• **Exercises to complete**:
**A.** List the signs that JJ reads aloud in the car in the family blog.
**B.** Please extend the family blog, picking up after its final sentence about procrastination.

• **Extract**:
Friday, October 22, 2010

Not only does she now do dished (albeit for a fee), she makes her own scrambled eggs, from start to finish!



Despite her new maturity, she looks so small there in the kitchen, standing on her stool.

Tuesday, October 5, 2010

Not to harp on this not working thing but....

Sweet Pea keeps asking me what I do all day and I simply do not think I need to validate myself to my 8 year old! She was particularly irritated the other day when it was raining and she asked why she had to go to school. She actually does not understand why, or how, she can be expected to go school when it is raining out. It is an outrage to her. Why, she says, does she have to go to school when I can stay home all day and do "nothing." That's right - "nothing." She thinks I do nothing all day. What I want to know is, does she think this because I used to work and now I am not, so therefore I am doing nothing? Do kids whose moms have always stayed home think their moms do "nothing?" That cannot be.

On another note, JJ is growing by the day. I swear every morning he wakes up bigger than he was when he went to bed. I see him curled on the ground, unable to move or get dressed as he should be doing, and cannot believe how big he looks.

Despite his growth, he continues to be the lazy human known to man. For months now Jonathan and I have been a little concerned he is not quite reading yet. Sweet Pea was an early reader so though I know the range of normal is VERY large, our perception is slightly skewed because of her. Every night he wants us to read to him and really not all that interested in giving it a go himself. Then the other day in the car, he started reading signs out loud: "School Bus", "Do not enter", "Open", "Closed". I was shocked. The boy can in fact read and simply just chooses not to because why read himself when we can do it for him. I do not know why I am so shocked. This is the same boy who I took to the doctor when he was a baby convinced he had some muscular disease because he was not climbing steps or even feeding himself. Turns out - perfectly healthy, just plain lazy! And least some things never change.

Friday, September 24, 2010

I think I might be the worst stay at home mom....

My house is a mess. I cannot seem to keep up with the laundry. My kids come home from school and though I have had all day to myself, I really just want to watch Oprah. It is her last season you know.

The problem is, when you have so much time its hard to motivate because you can always do it later. It similar to when I was in high school. The semesters I was busy doing extra curricular activities were always the semesters I did best in school. You were forced to budget your time and get things done when you had the chance. When I was not so busy, there was more time to procrastinate, and thus I was less efficient.

Collection entries:

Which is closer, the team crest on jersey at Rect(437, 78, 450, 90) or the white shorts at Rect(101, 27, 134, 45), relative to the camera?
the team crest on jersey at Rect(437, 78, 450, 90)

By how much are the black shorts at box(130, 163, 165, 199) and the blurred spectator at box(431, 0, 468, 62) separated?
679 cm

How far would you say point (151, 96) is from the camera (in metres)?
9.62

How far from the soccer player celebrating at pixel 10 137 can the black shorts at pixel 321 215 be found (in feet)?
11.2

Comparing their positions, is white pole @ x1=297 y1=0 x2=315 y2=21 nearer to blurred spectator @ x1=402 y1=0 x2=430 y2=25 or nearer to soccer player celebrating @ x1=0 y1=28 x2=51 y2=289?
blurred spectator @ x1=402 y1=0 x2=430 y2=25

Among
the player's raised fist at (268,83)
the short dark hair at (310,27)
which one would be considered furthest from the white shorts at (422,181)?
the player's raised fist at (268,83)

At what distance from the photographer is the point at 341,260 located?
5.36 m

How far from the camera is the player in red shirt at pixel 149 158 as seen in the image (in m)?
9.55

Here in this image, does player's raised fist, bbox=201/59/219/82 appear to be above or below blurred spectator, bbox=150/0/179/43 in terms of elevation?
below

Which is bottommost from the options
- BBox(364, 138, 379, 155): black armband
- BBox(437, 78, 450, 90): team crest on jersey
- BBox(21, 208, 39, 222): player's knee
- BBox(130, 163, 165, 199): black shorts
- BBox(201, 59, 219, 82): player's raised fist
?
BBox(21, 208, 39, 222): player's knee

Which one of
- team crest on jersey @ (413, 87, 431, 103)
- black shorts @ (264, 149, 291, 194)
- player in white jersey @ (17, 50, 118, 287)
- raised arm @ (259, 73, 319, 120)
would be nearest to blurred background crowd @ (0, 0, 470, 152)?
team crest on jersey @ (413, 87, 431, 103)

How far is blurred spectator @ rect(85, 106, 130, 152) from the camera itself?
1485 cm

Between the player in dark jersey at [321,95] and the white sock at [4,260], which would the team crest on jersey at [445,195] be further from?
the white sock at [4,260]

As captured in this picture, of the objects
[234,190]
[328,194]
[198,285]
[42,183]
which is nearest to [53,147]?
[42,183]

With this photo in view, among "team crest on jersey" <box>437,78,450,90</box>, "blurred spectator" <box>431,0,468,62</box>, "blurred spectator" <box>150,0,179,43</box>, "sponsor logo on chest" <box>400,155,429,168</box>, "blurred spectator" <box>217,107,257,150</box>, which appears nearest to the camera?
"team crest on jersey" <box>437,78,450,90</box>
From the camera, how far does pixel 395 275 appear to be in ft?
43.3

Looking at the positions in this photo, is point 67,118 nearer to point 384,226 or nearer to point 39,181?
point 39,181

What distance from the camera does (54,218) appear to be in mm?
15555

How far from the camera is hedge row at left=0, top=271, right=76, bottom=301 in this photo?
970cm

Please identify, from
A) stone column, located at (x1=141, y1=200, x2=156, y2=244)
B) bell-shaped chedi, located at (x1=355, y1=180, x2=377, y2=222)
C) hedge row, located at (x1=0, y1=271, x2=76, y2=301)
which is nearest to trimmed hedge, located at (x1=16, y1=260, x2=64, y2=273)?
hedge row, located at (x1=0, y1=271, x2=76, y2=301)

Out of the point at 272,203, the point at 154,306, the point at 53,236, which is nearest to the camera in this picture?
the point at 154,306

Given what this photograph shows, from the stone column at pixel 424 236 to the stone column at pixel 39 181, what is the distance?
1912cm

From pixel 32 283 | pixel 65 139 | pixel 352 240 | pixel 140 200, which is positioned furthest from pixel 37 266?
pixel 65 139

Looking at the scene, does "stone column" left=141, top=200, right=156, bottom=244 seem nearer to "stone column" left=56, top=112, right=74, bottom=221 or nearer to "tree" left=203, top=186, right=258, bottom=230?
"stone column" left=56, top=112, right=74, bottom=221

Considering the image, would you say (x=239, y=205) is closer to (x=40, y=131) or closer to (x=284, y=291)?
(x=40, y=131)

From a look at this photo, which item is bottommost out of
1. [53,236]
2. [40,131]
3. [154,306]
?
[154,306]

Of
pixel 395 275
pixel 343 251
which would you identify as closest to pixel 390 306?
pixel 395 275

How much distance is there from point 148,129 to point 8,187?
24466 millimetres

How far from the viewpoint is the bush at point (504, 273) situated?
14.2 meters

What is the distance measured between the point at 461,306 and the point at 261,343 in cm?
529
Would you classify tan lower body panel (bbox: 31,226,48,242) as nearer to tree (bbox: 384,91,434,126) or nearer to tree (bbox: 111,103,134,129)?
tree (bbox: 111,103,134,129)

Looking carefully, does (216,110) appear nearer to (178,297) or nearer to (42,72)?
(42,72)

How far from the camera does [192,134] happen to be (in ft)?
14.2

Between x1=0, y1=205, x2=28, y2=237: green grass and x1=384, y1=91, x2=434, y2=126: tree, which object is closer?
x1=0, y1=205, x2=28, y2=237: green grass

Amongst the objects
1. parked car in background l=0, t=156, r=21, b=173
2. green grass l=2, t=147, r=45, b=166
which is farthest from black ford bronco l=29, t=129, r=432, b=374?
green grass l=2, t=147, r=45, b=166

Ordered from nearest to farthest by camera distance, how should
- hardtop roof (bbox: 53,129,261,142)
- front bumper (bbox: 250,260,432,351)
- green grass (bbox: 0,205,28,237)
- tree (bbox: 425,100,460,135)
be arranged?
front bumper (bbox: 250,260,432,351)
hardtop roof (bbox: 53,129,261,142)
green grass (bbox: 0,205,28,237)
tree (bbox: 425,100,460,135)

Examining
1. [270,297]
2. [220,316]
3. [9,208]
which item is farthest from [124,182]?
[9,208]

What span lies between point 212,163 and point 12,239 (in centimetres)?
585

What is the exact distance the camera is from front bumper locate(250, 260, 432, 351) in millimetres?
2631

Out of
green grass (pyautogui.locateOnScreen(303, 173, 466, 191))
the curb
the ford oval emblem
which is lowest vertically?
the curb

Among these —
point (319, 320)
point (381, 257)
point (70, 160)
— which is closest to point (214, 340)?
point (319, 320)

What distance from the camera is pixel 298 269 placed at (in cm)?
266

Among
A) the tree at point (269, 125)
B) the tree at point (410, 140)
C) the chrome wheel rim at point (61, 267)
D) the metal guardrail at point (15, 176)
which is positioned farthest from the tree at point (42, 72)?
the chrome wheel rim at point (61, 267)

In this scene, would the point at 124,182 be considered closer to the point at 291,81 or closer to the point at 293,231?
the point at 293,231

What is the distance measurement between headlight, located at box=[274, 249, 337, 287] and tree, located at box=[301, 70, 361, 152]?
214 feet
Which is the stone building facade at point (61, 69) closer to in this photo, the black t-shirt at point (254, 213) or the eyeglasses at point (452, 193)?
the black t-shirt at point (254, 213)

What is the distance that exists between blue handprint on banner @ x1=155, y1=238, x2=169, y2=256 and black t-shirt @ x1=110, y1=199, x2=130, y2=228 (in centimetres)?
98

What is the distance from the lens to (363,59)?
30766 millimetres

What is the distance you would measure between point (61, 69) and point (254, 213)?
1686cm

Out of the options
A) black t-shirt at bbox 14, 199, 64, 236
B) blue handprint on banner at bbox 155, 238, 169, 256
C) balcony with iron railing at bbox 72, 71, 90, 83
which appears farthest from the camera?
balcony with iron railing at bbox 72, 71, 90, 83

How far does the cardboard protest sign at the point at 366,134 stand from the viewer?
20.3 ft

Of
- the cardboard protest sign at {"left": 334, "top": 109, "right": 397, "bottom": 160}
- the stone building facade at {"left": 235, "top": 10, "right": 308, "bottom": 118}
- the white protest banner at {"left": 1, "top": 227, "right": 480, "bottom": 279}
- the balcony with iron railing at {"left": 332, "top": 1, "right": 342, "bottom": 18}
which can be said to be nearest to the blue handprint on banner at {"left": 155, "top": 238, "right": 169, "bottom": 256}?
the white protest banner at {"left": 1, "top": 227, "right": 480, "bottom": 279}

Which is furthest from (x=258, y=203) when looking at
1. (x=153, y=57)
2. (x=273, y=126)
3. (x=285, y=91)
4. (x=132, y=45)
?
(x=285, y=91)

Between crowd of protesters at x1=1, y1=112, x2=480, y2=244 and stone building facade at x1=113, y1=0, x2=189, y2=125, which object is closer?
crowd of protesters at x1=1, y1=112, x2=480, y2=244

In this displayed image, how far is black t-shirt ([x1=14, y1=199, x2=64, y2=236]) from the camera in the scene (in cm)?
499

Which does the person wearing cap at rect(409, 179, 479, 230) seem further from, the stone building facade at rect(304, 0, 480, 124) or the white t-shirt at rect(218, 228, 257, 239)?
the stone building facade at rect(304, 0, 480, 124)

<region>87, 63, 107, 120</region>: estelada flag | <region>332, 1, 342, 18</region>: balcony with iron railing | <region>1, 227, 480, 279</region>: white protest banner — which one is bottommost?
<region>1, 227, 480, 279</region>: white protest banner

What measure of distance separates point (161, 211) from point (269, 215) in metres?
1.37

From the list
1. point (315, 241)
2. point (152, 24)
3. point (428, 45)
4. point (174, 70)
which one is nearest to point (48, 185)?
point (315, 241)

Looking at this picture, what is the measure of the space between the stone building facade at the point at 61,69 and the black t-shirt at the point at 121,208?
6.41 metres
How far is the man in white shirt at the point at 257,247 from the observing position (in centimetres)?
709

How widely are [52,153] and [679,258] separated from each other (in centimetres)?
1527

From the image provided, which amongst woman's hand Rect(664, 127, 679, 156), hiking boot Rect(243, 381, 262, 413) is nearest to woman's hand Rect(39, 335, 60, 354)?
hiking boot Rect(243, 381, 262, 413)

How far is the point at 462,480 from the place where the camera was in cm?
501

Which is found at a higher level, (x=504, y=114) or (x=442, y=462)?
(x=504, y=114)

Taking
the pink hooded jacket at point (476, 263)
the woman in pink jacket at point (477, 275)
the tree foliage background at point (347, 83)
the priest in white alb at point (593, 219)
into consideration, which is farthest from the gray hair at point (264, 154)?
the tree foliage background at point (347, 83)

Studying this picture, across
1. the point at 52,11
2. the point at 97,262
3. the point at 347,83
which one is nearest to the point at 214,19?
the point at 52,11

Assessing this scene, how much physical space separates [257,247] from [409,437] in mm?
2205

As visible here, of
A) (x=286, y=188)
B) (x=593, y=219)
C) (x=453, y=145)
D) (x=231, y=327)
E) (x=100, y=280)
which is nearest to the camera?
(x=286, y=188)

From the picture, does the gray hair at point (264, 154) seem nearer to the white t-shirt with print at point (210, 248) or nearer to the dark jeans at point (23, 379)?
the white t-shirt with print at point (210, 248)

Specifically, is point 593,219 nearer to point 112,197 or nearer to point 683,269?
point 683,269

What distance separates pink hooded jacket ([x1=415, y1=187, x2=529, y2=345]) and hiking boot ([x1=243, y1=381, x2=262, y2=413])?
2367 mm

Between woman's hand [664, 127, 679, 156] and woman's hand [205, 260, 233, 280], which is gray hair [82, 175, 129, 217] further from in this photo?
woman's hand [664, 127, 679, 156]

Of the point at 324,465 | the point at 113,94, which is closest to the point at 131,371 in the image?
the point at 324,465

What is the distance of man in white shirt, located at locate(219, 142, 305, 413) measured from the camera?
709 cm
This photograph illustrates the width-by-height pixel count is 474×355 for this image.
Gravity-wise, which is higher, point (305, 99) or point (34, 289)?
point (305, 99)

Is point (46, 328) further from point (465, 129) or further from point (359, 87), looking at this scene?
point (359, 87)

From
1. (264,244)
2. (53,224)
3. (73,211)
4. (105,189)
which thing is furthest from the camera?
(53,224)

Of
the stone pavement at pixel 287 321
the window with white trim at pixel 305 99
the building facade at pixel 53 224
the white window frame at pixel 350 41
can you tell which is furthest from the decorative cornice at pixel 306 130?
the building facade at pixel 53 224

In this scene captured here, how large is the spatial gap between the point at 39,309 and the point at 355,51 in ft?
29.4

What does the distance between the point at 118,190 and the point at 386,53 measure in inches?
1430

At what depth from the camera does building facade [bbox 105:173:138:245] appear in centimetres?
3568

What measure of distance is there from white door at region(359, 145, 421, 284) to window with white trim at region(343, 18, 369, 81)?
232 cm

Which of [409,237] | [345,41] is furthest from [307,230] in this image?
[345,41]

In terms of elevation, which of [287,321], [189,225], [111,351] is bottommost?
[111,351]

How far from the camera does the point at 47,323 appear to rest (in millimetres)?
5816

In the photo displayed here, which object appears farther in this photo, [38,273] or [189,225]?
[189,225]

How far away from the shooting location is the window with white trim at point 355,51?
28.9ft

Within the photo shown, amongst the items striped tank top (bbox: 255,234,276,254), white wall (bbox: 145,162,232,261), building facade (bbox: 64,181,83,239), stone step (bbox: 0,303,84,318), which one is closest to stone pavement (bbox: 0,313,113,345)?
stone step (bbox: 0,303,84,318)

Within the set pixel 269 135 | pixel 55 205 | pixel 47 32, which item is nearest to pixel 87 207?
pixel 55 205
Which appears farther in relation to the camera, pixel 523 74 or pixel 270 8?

• **Exercise results**:
**A.** "School Bus", "Do not enter", "Open", "Closed"

**B.**
It's not that I am not doing anything....I am busy. I do structure my day; I go to the gym, take the dog out for her exercise, go to the grocery store more times then I care to admit, spend some time networking and looking for jobs. But these boring mundane household tasks, I just cannot motivate to do them.

The good news, I am able to cook more. I made this delicious lemon, shrimp and asparagus risotto for dinner the other night. Of course the kids would not eat it....but Jonathan and I enjoyed it. I love risotto and rarely make it anymore. We just don't do the carb dinners as much as we used to. But this is worth it once in a while. The ultimate comfort food if you ask me.

Monday, September 20, 2010

Creative Minds

After accusing my children of lying to me about brushing their teeth, JJ said to me,

"Mom, we're not lying, we're ACTING!"

Clever....very cleaver.

**************************************************
We, along with the rest of the world, went apple picking this weekend. I think I am over apple picking. It seems absurd to me to pay $30+ for apples. Most of which will never make it out of the bag. There are just too many to eat. And too many to put into pies. And nobody wants your apples, or you apple pie, because they have their own apples and apple pie.

It's fun as an outing, unless of course you go on Yom Kippur, which is what we did. Thus we could not even eat the apples, or more importantly, the cider donuts they sell at the orchard. This is a mistake I will not make again. That is, assuming by this time next year I forget what a rip off it is, and go back...which is usually the case.